Frequentemente se ouve falar de um rumor, que podendo não ser verdadeiro, relata uma decisão tomada já há algum tempo pelas elites nacionais, de acordo com o qual estaria "demonstrado" que na Península Ibérica só haveria lugar para três grandes metrópoles: Madrid, Barcelona e Lisboa. Essa ideia seria assim o fundamento para se investir fortemente na região da capital portuguesa, procurando manter as condições de afirmação dessa cidade nacional no contexto ibérico.
Em tempos tive conhecimento de um outro rumor que acrescentava a essas três metrópoles, como motores de desenvolvimento, os eixos Valência-Alicante e Porto-Corunha.
A realidade demonstra claramente, do lado português, qual tem sido a opção dos nossos governantes. Do mesmo modo, também deixa claro quais são as consequências dessa opção para o resto do País, a começar pelo Porto mas sobretudo a acabar no interior. (Ao passo que em Espanha as cidades médias se tem conseguido afirmar, com notável vitalidade...)
Perante isto, que dizer?
Na minha perspectiva, há que reconhecer em primeiro lugar que as coisas não se passaram assim por exclusiva responsabilidade do Terreiro do Paço. Muita da culpa do que foi feito e do que não se fez cai claramente nos ombros das elites nortenhas, mas não só, pelo silêncio e passividade com que encararam as consequências da opção atrás referida. Se fosse necessário especificar, daria um único exemplo: foi necessário que a CIP assumisse a contestação pública à Ota para que instituições do resto do País, incluindo o Norte, assumissem o seu direito a participar no debate!!!
Depois, há que assumir a necessidade de levar mais longe o reequilíbrio do discurso, das opções e dos investimentos públicos, porque é desses que estamos a falar, para se promover uma outra ideia do País, que possa aproveitar mais plenamente o potencial do seu território, das suas cidades e das suas gentes.

(Entradas de dados recolhidas):
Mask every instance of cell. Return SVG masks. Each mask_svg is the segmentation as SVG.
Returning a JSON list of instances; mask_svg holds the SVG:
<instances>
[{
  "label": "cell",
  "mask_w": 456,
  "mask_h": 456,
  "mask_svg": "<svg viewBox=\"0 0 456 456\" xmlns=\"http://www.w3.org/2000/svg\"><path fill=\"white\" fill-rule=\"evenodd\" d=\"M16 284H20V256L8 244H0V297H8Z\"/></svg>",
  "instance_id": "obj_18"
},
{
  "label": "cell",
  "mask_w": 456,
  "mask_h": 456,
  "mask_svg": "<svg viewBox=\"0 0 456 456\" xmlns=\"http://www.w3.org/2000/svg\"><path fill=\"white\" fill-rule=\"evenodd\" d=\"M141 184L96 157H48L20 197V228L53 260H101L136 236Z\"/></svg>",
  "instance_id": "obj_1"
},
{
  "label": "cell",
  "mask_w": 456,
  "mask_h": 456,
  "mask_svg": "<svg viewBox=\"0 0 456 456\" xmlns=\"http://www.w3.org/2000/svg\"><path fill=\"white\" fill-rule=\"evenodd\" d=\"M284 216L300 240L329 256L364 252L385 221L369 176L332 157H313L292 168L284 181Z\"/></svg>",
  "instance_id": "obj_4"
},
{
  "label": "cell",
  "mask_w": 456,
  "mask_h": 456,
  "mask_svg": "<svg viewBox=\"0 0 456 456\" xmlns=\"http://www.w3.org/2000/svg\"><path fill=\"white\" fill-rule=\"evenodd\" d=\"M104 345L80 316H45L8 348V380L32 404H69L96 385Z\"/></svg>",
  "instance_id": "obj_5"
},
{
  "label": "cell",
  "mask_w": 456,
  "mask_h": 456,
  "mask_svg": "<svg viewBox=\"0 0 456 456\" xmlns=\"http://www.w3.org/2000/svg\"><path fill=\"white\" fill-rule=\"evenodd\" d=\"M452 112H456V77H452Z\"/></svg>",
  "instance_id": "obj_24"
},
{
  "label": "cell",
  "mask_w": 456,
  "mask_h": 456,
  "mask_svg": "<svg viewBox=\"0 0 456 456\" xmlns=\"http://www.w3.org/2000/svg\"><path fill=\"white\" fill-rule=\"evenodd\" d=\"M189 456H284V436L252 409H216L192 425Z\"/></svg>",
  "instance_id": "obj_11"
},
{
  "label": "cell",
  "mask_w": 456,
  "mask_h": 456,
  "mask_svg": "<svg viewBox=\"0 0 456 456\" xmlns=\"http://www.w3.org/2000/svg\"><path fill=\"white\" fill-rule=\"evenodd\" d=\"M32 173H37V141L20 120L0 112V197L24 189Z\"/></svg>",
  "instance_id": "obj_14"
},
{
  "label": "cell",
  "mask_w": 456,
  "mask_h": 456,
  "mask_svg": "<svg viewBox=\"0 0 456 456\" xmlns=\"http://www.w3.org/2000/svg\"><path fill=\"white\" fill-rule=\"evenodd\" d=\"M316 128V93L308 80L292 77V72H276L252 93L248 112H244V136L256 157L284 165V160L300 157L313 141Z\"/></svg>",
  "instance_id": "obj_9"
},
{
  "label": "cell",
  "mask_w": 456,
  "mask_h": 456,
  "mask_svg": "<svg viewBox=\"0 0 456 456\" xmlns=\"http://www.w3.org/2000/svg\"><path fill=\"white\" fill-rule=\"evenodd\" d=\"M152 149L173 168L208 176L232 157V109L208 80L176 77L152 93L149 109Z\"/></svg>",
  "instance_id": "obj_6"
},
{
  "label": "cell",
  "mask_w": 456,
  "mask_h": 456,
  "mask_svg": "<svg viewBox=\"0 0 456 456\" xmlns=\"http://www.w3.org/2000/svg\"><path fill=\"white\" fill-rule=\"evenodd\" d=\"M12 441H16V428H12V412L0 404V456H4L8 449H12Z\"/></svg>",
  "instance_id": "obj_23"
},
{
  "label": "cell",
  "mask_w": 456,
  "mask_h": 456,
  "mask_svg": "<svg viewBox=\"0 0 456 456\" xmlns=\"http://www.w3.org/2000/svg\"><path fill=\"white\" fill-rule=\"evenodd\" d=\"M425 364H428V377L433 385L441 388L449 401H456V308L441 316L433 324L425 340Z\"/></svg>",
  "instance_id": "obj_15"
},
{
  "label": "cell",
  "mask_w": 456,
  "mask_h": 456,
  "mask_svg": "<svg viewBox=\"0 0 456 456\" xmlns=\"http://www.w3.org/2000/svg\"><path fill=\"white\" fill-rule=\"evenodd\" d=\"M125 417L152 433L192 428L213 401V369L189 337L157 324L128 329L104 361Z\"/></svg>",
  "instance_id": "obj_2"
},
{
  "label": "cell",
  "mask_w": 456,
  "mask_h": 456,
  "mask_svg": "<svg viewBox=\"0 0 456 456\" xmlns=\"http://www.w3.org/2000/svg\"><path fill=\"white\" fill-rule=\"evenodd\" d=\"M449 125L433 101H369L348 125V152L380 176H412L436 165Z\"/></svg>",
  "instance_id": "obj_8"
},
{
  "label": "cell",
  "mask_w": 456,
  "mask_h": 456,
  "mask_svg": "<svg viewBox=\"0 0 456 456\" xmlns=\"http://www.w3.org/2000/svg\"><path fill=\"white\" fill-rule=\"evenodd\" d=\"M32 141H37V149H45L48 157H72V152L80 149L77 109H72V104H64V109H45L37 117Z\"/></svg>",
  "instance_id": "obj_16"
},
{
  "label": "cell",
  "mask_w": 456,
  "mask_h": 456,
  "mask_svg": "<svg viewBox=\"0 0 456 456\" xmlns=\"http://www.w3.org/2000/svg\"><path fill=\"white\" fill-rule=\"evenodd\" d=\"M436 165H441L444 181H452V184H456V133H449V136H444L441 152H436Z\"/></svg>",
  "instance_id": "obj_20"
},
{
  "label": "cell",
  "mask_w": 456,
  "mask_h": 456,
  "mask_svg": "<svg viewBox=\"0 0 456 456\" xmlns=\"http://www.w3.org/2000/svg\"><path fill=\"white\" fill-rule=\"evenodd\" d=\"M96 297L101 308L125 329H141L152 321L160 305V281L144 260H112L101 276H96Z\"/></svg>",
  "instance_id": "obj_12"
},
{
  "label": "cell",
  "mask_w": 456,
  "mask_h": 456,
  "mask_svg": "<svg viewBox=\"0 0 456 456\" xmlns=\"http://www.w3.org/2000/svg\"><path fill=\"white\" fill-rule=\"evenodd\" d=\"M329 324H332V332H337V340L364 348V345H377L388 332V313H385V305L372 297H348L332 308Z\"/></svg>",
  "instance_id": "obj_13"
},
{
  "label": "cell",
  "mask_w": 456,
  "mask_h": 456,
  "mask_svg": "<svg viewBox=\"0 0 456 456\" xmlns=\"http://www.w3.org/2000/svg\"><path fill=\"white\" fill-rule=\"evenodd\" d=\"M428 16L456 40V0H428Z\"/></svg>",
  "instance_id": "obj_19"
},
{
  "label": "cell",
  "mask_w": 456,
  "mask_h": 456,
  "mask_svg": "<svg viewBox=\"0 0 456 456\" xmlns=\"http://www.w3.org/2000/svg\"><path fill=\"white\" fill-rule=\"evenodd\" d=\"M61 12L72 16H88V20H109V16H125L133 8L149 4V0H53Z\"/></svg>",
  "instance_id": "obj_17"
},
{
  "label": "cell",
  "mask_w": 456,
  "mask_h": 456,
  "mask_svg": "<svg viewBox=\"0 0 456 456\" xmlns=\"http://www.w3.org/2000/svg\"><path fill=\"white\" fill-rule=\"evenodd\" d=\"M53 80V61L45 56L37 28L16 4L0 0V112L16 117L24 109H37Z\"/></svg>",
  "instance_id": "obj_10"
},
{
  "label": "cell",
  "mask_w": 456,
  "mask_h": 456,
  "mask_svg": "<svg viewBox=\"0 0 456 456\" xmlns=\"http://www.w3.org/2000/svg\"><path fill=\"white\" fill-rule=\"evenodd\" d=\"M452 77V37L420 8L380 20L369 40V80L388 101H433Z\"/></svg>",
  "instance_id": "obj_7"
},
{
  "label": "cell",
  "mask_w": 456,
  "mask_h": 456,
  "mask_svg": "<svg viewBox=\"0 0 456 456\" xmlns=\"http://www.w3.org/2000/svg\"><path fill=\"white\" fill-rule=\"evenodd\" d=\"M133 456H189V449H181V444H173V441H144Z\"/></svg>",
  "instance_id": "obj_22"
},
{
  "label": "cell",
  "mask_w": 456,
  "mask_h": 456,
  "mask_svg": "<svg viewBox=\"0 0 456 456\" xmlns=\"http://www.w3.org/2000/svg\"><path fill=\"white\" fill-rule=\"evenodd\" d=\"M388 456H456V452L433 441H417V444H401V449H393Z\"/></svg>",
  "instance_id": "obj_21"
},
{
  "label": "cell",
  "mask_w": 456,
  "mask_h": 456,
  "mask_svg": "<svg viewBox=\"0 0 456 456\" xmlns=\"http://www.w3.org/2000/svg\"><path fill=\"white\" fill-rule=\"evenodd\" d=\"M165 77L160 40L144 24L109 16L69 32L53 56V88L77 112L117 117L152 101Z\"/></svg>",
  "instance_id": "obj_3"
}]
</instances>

(Problema proposto 1): Repita, sem alterar nada, o trecho do texto sobre as metrópoles ibéricas que vai de "Na minha perspectiva, há" até "das suas gentes.", ambos incluídos.
(Problema proposto 2): No texto sobre as metrópoles ibéricas, passe para inglês a frase "Em tempos tive conhecimento de um outro rumor que acrescentava a essas três metrópoles, como motores de desenvolvimento, os eixos Valência-Alicante e Porto-Corunha."

(Resposta ao exercício 1):
Na minha perspectiva, há que reconhecer em primeiro lugar que as coisas não se passaram assim por exclusiva responsabilidade do Terreiro do Paço. Muita da culpa do que foi feito e do que não se fez cai claramente nos ombros das elites nortenhas, mas não só, pelo silêncio e passividade com que encararam as consequências da opção atrás referida. Se fosse necessário especificar, daria um único exemplo: foi necessário que a CIP assumisse a contestação pública à Ota para que instituições do resto do País, incluindo o Norte, assumissem o seu direito a participar no debate!!!
Depois, há que assumir a necessidade de levar mais longe o reequilíbrio do discurso, das opções e dos investimentos públicos, porque é desses que estamos a falar, para se promover uma outra ideia do País, que possa aproveitar mais plenamente o potencial do seu território, das suas cidades e das suas gentes.

(Resposta ao exercício 2): I once heard of another rumor that added the Valencia-Alicante and Porto-A Coruña axes to those three metropolises as engines of development.